Studies in fat grafting: Part I. Effects of injection technique on in vitro fat viability and in vivo volume retention. Plastic and reconstructive surgery Chung, M. T., Paik, K. J., Atashroo, D. A., Hyun, J. S., McArdle, A., Senarath-Yapa, K., Zielins, E. R., Tevlin, R., Duldulao, C., Hu, M. S., Walmsley, G. G., Parisi-Amon, A., Momeni, A., Rimsa, J. R., Commons, G. W., Gurtner, G. C., Wan, D. C., Longaker, M. T. 2014; 134 (1): 29-38


Fat grafting has become increasingly popular for the correction of soft tissue deficits at many sites throughout the body. Long-term outcomes, however, depend on delivery of fat in the least traumatic fashion to optimize viability of the transplanted tissue.
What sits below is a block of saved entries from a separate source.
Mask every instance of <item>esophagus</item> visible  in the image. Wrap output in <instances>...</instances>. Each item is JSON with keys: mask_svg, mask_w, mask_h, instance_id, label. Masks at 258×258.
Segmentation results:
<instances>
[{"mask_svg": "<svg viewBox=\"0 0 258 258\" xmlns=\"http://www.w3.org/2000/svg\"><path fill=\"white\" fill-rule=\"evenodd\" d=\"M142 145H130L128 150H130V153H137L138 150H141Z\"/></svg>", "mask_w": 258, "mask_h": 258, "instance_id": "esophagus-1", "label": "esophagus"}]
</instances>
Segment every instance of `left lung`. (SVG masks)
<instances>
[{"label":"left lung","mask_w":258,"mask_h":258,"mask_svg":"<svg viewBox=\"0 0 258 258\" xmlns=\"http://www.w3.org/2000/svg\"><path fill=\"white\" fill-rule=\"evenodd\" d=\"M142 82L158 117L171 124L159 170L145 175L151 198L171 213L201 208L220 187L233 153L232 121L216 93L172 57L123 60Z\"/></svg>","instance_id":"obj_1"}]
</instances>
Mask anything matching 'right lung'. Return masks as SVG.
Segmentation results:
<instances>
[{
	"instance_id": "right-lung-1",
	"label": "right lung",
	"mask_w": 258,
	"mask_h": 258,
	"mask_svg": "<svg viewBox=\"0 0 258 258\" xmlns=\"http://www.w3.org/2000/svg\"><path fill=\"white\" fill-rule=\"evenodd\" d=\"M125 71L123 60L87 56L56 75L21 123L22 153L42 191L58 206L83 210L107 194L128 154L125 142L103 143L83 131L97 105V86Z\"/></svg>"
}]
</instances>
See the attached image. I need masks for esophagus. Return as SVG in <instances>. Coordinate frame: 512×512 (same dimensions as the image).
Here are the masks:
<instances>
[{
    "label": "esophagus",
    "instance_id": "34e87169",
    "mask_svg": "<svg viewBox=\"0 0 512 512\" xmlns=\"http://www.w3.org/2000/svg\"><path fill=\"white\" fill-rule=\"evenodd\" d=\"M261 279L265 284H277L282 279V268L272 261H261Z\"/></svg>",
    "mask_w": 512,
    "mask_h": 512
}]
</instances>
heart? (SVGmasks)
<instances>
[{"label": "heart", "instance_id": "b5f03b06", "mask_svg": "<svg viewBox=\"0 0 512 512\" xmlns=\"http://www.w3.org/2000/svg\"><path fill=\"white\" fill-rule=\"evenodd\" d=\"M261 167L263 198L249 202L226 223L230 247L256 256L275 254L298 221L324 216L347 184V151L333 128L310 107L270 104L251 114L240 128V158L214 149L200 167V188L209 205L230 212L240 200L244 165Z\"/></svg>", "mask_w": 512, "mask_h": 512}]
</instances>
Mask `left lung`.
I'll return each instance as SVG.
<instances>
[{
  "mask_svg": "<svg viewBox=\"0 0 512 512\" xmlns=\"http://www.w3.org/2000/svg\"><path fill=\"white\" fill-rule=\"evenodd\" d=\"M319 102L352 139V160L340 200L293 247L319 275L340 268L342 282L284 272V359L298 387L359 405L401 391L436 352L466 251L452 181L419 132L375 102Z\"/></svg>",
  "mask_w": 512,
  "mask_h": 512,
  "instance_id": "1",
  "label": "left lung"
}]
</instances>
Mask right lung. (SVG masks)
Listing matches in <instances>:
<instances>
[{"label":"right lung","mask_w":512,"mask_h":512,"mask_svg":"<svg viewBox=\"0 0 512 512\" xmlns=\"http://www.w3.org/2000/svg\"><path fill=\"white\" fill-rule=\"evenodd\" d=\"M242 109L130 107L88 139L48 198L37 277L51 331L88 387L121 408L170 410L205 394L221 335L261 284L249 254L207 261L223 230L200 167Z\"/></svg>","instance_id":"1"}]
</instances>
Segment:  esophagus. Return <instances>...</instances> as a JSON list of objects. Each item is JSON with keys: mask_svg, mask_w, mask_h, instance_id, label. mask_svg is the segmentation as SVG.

In this study, we compare the biologic properties of fat following injection using two methods.Lipoaspiration samples were obtained from five female donors and cellular viability, proliferation, and lipolysis were evaluated following injection using either a modified Coleman technique or an automated, low shear device. Comparisons were made to minimally processed, uninjected fat. Volume retention was also measured over twelve weeks following injection of fat under the scalp of immunodeficient mice using either the modified Coleman technique or the Adipose Tissue Injector. Finally, fat grafts were analyzed histologically.Fat viability and cellular proliferation were both significantly greater with the Adipose Tissue Injector relative to injection with the modified Coleman technique. In contrast, significantly less lipolysis was noted using the automated device. In vivo fat volume retention was significantly greater than with the modified Coleman technique at 4, 6, 8, and 12 week time points. This corresponded with significantly greater histological scores for healthy fat and lower scores for injury following injection with the device.Biological properties of injected tissues reflect how disruptive and harmful techniques for placement of fat may be, and our in vitro and in vivo data both support the use of the automated, low shear devices compared to the modified Coleman technique.